Потом она грела чайник и большую кастрюлю, ожидая над плиткой, когда закипит вода. Потом помогала Игорю Степановичу заливать горячую воду в промерзшую машину… Был уже поздний час. В овраге щелкнуло дерево, колкий этот звук, как будто топором по звонкому, промерзшему полену, одиноко и пугливо раздался вскриком в тишине ночи.
Она очень старалась, заглушая чрезмерным, угодливым рвением неловкость, возникшую между ними. Ей не терпелось остаться одной. То же самое, наверное, испытывал и он… "Лишь бы завелась", - думала она о машине, стекла и эмаль которой искрились жестким серым инеем.
Разбуженный стартер с натугой провернул в загустевшем масле коленчатый вал. Раздалась одна вспышка, другая… Но еще долго принимался и глохнул холодный мотор, пока наконец не взялся, подняв клубы пара…

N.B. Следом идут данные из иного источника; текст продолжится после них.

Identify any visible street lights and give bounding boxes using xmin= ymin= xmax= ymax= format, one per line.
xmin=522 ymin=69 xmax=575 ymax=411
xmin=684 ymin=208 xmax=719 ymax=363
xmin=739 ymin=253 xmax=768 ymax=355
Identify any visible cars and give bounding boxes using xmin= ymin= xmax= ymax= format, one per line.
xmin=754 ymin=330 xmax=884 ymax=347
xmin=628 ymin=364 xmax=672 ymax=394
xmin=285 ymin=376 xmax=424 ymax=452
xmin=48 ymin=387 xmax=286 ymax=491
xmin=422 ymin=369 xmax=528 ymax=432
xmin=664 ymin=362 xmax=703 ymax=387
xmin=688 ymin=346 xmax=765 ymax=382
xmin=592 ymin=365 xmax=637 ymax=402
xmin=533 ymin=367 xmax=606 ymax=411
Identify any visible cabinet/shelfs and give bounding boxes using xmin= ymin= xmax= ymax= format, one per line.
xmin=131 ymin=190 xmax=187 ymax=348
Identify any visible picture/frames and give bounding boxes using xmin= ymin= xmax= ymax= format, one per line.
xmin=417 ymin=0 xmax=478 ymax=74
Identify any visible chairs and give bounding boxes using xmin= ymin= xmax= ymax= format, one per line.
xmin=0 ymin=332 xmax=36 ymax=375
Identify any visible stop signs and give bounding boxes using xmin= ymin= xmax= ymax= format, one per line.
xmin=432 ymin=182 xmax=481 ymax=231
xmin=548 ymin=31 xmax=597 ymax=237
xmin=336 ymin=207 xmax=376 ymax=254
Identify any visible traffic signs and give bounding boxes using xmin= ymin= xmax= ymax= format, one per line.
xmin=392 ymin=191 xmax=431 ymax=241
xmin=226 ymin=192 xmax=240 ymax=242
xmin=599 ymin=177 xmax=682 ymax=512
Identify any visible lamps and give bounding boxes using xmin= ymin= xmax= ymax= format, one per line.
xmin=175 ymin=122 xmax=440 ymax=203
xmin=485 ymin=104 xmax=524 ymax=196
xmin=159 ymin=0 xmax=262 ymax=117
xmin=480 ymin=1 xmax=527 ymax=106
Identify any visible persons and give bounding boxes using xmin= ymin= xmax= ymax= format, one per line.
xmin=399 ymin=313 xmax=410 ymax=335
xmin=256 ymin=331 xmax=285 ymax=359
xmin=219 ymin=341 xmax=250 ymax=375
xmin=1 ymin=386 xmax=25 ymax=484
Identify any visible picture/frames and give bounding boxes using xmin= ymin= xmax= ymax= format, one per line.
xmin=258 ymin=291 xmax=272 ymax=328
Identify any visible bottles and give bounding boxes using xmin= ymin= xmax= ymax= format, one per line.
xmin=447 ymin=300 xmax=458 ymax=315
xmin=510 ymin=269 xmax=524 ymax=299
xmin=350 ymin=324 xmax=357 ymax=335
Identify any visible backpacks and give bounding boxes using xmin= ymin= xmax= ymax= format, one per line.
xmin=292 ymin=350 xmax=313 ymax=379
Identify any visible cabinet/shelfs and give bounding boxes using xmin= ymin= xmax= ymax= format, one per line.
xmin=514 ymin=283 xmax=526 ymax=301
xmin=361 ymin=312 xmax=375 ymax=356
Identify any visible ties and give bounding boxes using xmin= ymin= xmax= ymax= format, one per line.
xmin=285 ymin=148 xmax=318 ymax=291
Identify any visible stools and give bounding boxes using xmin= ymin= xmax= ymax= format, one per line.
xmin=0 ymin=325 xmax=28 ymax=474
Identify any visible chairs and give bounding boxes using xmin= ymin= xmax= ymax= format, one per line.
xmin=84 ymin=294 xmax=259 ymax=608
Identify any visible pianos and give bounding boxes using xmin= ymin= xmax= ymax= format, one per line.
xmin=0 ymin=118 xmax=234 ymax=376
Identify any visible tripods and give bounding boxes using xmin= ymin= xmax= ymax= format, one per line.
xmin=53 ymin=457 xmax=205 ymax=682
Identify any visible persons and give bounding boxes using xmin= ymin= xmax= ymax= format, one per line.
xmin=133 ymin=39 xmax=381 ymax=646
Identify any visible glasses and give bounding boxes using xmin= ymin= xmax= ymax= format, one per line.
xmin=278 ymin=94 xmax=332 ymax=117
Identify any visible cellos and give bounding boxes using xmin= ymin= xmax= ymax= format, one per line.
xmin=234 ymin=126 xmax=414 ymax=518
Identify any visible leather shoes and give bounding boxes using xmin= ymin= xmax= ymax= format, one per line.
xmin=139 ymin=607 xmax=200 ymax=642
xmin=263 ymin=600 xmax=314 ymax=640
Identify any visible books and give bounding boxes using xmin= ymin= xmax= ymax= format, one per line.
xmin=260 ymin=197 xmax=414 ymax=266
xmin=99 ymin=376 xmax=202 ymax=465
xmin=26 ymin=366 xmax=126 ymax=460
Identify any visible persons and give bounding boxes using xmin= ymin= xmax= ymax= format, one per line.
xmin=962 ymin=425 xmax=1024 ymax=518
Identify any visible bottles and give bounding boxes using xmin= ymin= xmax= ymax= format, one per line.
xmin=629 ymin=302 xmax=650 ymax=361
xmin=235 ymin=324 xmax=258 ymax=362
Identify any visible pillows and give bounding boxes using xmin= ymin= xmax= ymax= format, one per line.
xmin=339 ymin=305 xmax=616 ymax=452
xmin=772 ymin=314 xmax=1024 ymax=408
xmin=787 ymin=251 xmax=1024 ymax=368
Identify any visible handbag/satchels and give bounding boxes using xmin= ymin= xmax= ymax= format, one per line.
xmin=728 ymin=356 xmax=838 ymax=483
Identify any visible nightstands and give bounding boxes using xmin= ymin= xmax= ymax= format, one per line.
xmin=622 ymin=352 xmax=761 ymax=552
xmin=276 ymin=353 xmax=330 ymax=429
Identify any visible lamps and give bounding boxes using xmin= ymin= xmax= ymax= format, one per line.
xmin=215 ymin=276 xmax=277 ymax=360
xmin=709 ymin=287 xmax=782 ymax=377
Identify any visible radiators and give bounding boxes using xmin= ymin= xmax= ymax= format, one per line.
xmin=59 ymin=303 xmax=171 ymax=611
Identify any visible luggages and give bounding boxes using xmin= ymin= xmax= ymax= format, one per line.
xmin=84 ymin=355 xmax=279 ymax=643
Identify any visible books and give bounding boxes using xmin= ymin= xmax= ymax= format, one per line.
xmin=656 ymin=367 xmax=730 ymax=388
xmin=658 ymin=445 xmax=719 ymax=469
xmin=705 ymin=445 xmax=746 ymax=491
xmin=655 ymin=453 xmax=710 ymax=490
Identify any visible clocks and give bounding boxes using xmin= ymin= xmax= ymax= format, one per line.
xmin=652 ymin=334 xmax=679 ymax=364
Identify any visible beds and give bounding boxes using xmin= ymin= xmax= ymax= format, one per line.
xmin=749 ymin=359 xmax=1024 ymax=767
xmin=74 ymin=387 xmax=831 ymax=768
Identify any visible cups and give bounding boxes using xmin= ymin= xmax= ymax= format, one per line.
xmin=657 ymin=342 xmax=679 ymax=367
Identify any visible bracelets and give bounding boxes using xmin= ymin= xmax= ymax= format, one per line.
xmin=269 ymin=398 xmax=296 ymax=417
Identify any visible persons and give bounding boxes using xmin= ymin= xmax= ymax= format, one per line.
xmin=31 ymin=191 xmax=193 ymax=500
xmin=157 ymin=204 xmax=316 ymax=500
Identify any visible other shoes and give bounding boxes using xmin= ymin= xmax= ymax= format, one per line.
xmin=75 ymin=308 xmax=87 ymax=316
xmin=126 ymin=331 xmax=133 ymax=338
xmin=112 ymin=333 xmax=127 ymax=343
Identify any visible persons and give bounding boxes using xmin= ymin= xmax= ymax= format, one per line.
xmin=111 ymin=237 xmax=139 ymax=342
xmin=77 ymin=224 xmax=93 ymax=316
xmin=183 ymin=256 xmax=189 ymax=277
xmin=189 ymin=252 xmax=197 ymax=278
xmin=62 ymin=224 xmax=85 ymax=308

Утром на том месте, где стояла машина, снег был пробуравлен горячей водой до земли и забрызган черной копотью, вылетавшей из выхлопной трубы, пока Игорь Степанович прогревал мотор.
С тех пор у Клавдии Александровны и сложились с шефом игриво-деловые отношения, словно и тот и другой не в силах были забыть растерянности, какая развела их зимней ночью. И если она вспоминала вдруг о той неловкости, в душе ее начинало что-то вскрикивать, стонать в стыдливом отчаянии, как если бы она вспоминала о самом позорном дне в своей жизни. "Шаловливые переливы, - твердила она заученную фразу, - игривой мысли… Шаловливые переливы… Ах, господи! Игривой мысли", - зачеркивая витиеватой фразочкой воскресшие картины.
А в птичий звон между тем ворвался и зазвучал, окреп, осилив все другие звуки, соловьиный голос. Он был так же ясен и чист, как диск огромной луны, подозрительно, немо и холодно восходящей в свой час на иссиня-блеклое небо.